Green Party co-leader James Shaw has apologised for how the party introduced its immigration policy last year, which was slammed as "racist pandering" by migrant groups.
Mr Shaw spoke to the Federation of Multicultural Councils on Saturday, and said he was "mortified" by the criticism.
In 2016, Mr Shaw told Three's The Nation a sustainable policy should be based on about 1 percent of population growth, and said the Government's target of shaving 5000 residency approvals off migration numbers didn't go far enough.
"We think that the country needs a more sustainable immigration policy, so what we'd do is set a variable approvals target based on a percentage of the overall population. That would be at about 1 percent of the population, which is historically how fast New Zealand's population has grown."
However, he has now backtracked from his earlier statements.
"Last year I made an attempt to try and shift the terms of the debate away from the rhetoric and more towards a more evidence-based approach," he told the audience.
"Unfortunately, by talking about data and numbers, rather than about values, I made things worse.
"Because the background terms of the debate are now so dominated by anti-immigrant rhetoric, when I dived into numbers and data, a lot of people interpreted that as pandering to the rhetoric, rather than trying to elevate the debate and pull it in a different direction.

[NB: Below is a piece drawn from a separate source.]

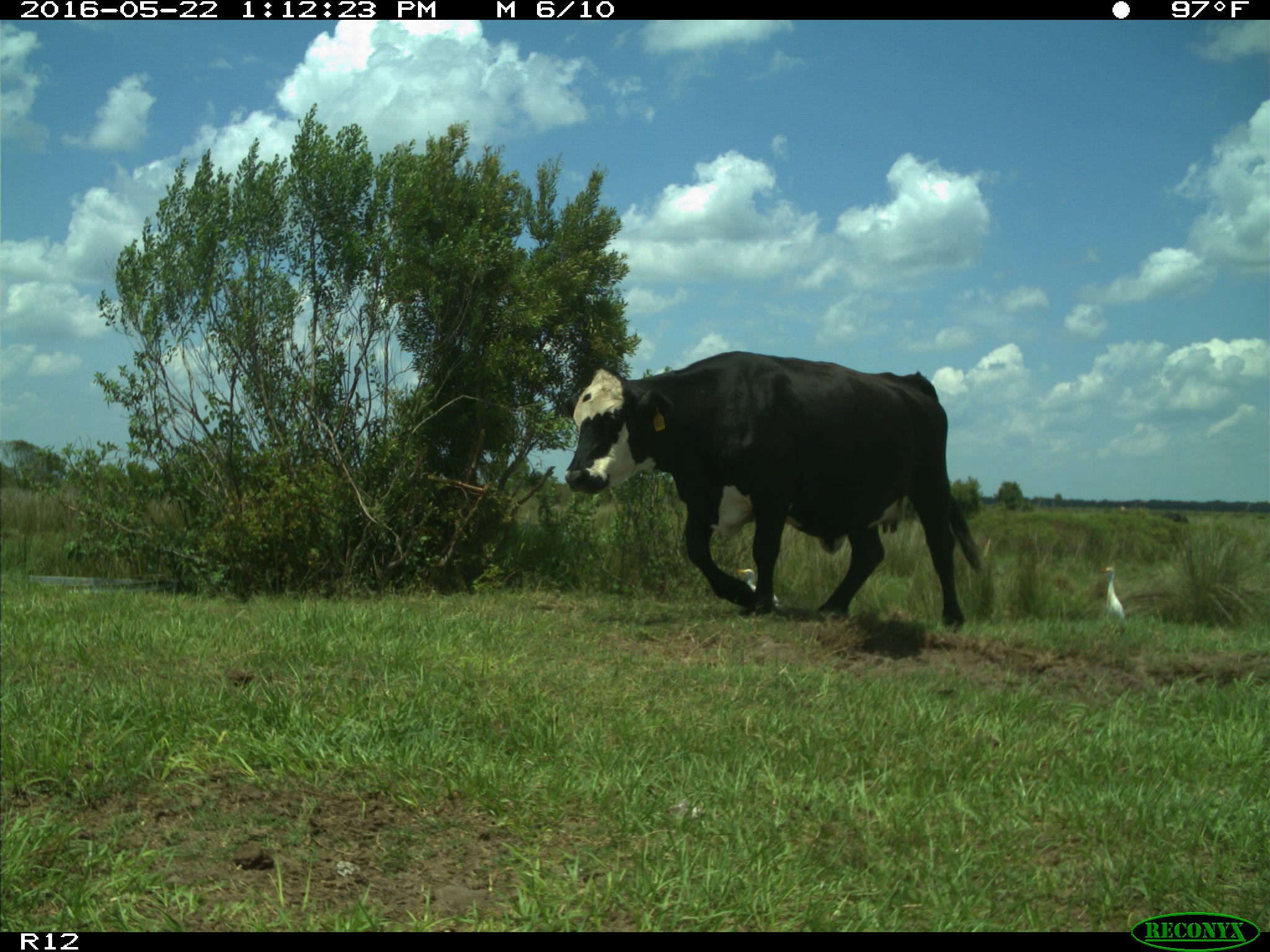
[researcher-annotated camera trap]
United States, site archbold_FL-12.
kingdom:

"We were mortified by that, because, in fact, the Greens have the ambition of being the most migrant-friendly party in Parliament. And I am sorry for any effect it may have had on your communities."

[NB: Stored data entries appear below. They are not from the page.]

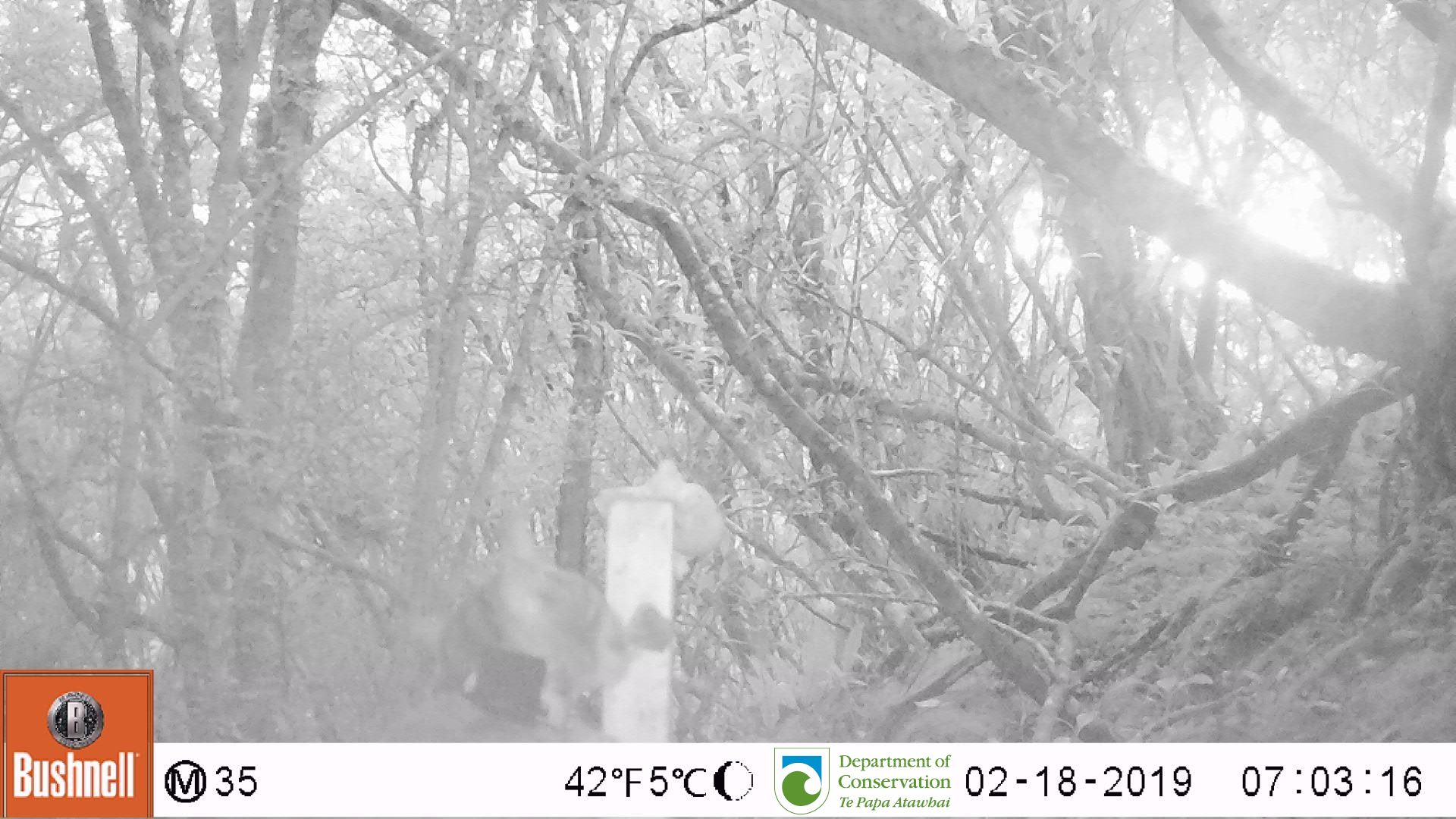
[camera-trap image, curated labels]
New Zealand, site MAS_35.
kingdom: Animalia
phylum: Chordata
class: Mammalia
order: Carnivora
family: Felidae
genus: Felis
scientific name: Felis catus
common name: domestic cat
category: cat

His apology has been welcomed by migrant groups.
"It's good to see a politician respond to criticism, and shift towards pro-migrant messaging," says Migrant and Refugee Rights Campaign's Wellington Central candidate Gayaal Iddamalgoda.
"The call for a 1 percent immigration cap cloaked racist pandering under pseudo-scientific rhetoric, so we welcome this apparent retraction.
"We hope this shift in messaging remains consistent, and will continue to campaign for migrant and refugee rights."